Служба службой, а дом домом. Трофим женился, сына, Витьку, родил, выстроил себе хоромы и никогда про себя не забывал. Уж на что в тридцать первом голодуха была, вся деревня корье с лебедой жевала, а Бородулины – ни-ни, за стол без хлеба не садились.
Сына Трофим учил:
– Нынче на одном богатстве далеко не уедешь. Вон батя у меня, не умер бы вовремя, так до нитки бы растрясли. Теперь, Витька, на жизнь нюх надо иметь, не учуешь вовремя – пропал.
Сам Трофим Федорович чуял задолго. В начале июня отправился он самолично на Цыганское болото, целый день там пропадал и вернулся с охапкой трав, ночью долго варил их в чугунке, выжимал, процеживал и задыхался от нестерпимой вони, которая поднималась от варева. Раза два выбегал на улицу и блевал, перегибаясь через крыльцо, выворачивал нутро в долгих стонах. К утру желто-зеленое вонючее месиво было готово. Трофим Федорович выложил его в банку, растолкал сына и приказал:
– Давай, хряпай.
У Витьки от запаха глаза слезами налились, судороги по лицу пошли, он икнул и отвернулся.
– Не вороти морду, жри. Потом спасибо скажешь.
Витька отца боялся ослушаться, задыхался, давился и заталкивал в себя месиво, словно дерьмом живот набивал. К вечеру по всему телу рассыпались багровые лишаи. Местный фельдшер в больничке дал Витьке таблеток, но тот по тятиному совету тут же их и выкинул. Через две недели отец снова заставил есть ту же самую гадость, багровые лишаи зашелушились, запаршивели, потекла из них сукровица. По ночам Витька втихую плакал от чесотки, но перечить, спросить даже – для чего это? – отца не насмеливался: тот держал его в железной узде.
Когда черное круглое радио в конторе лесоучастка объявило о войне, Витька все понял. Ровесников его одного за другим отправляли на фронт, а его после каждой новой комиссии – домой. Отец вскорости устроил сына завскладом, и жизнь, не в пример многим, была не холодной и не голодной.

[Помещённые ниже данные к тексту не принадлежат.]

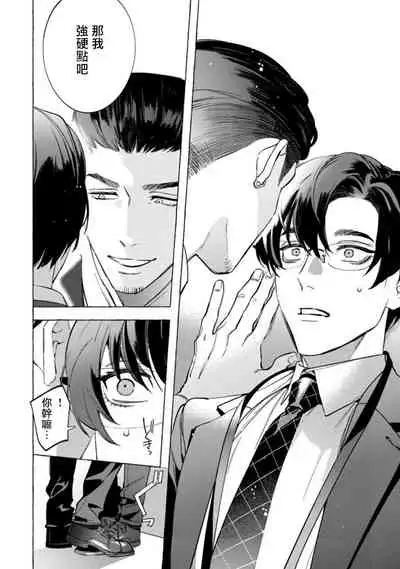 Office no Hyou | 办公室里的猎豹 1-5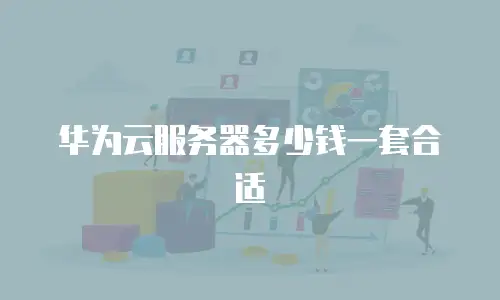 华为云服务器多少钱一套合适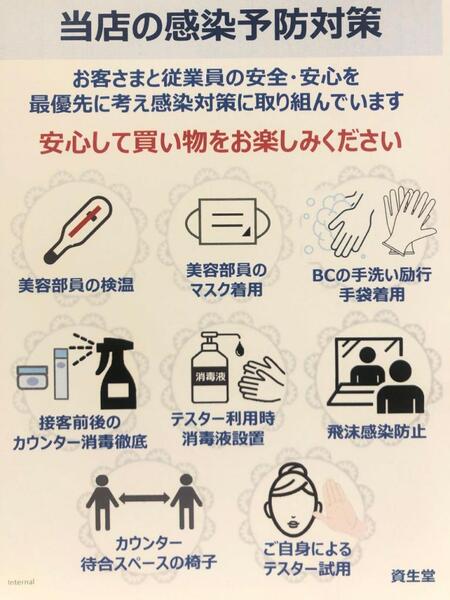 緊急事態宣言延長期間の営業について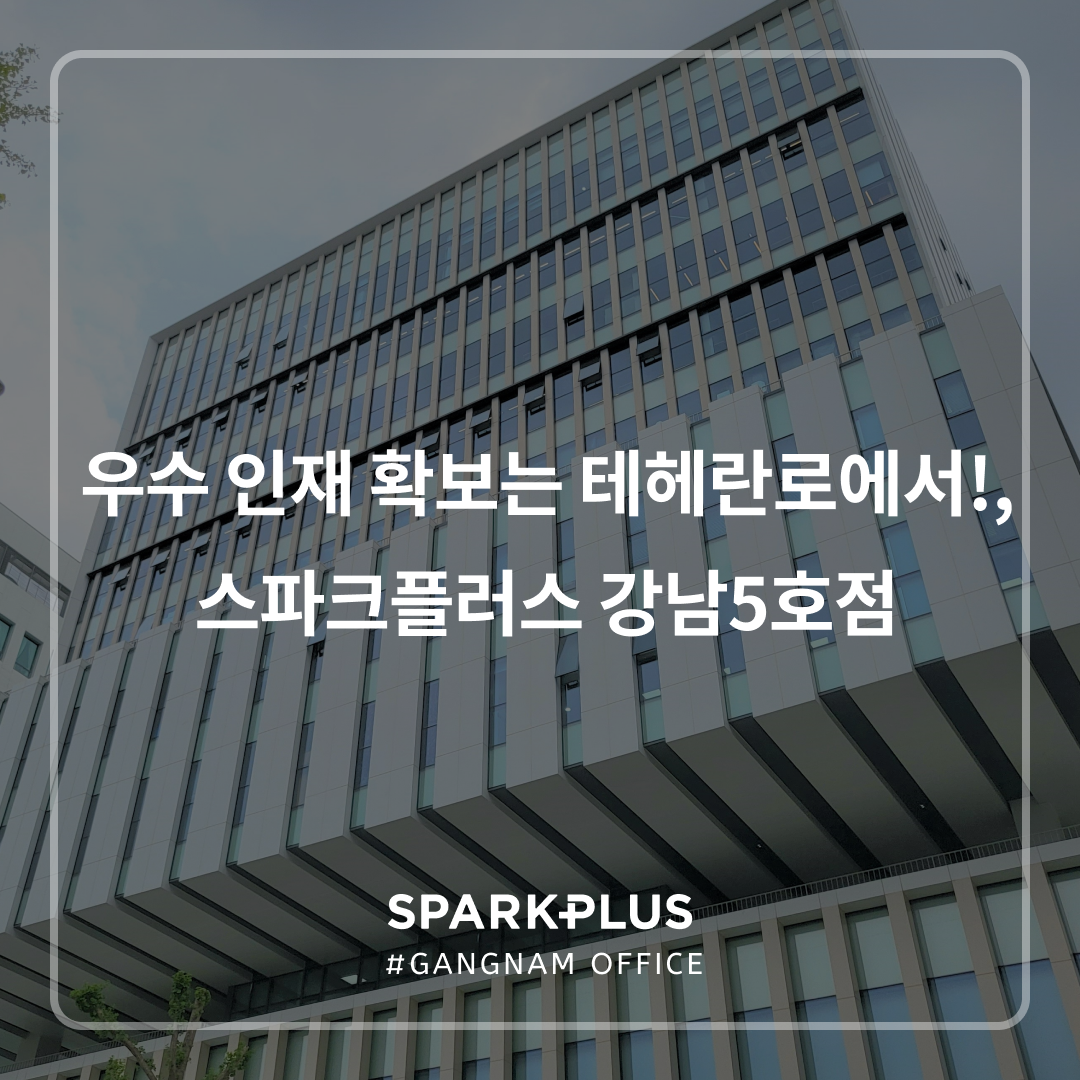 지점살펴보기-텍스트형 (6).png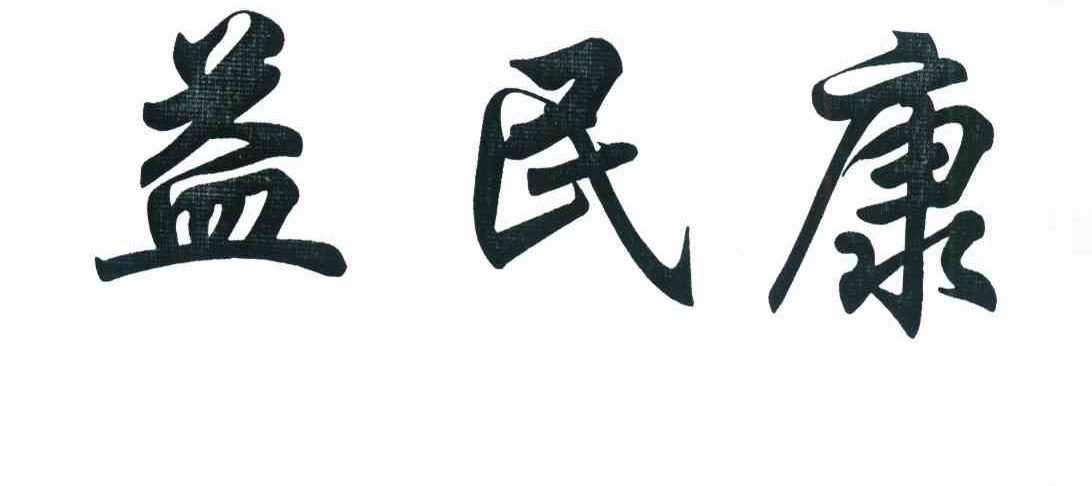 郑州益民康生物科技有限公司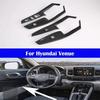 Декоративная рамка ручного тормоза для салона автомобиля Для Hyundai Venue -2024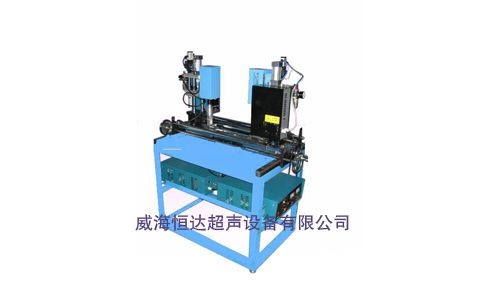 Ziplock bag welding machine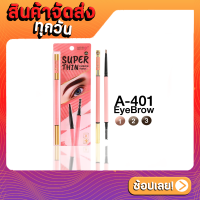 ASHLEY - A401 Ashley Super Thin Eyebrow Pencil (0.07 g.) ดินสอเขียนคิ้ว เขียนคิ้วแบบหมุนออโต้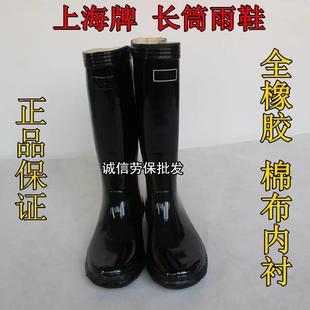 上海牌男式 劳保雨鞋 特制长统工矿靴 雨靴黑色橡胶高筒耐磨防滑套鞋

Одно мучило Витьку – лишаи. Никак не мог он привыкнуть к ним, как не мог привыкнуть и к вонючему вареву, которое надо было хлебать постоянно, чтобы поддерживать болезнь. Девки от него шарахались, смеялись над ним в глаза, а если он распускал руки, то и отшивали, как сегодня отшила Елена. Витька копил обиды, складывал их в загашник, а чтобы не забылись они, время от времени перебирал их в памяти, накаляясь злостью, и думал о том времени, когда он все до единой припомнит. Так припомнит, что всем тошнехонько станет.